The landscape for U.S. renewable diesel production has changed dramatically, similar to the growth of ethanol and biodiesel in the past two decades, according to a report from USDA’s Foreign Agricultural Service.

Diesel pump - Corn field - Lindsey Pound 2022
Diesel pump - Corn field - Lindsey Pound 2022
(Lindsey Pound)

The landscape for U.S. renewable diesel production has changed dramatically, similar to the growth of ethanol and biodiesel in the past two decades, according to a report from USDA’s Foreign Agricultural Service. Federal and state policies aimed at reducing emissions have driven this growth, significantly impacting both domestic and international feedstock markets. Renewable diesel, produced from renewable feedstocks like vegetable oils and animal fats, can be blended at higher levels and transported using existing pipelines.

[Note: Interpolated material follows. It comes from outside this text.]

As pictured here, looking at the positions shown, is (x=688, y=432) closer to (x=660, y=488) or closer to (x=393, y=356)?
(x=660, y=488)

Renewable diesel production has led to increased imports of fats and oils, such as canola oil, which surged after EPA recognized it as a qualifying feedstock for renewable diesel. This has driven up U.S. imports of canola oil from Canada, and imports of other feedstocks like used cooking oil (UCO) have also increased significantly.

The boom in renewable diesel has also altered U.S. soyoil and meal exports. High domestic demand for soyoil has made U.S. exports uncompetitive, leading to a sharp decline in exports. Conversely, the abundance of soymeal from increased crush has boosted U.S. meal exports, even amidst reduced competition from Argentina due to drought.

Looking ahead, the expansion of renewable diesel production will depend on federal and state policies, feedstock availability and sustained U.S. soymeal export gains. The Producer’s Tax Credit and California LCFS will continue to drive demand for lower carbon-intensity feedstocks, influencing U.S. import demand for fats and oils.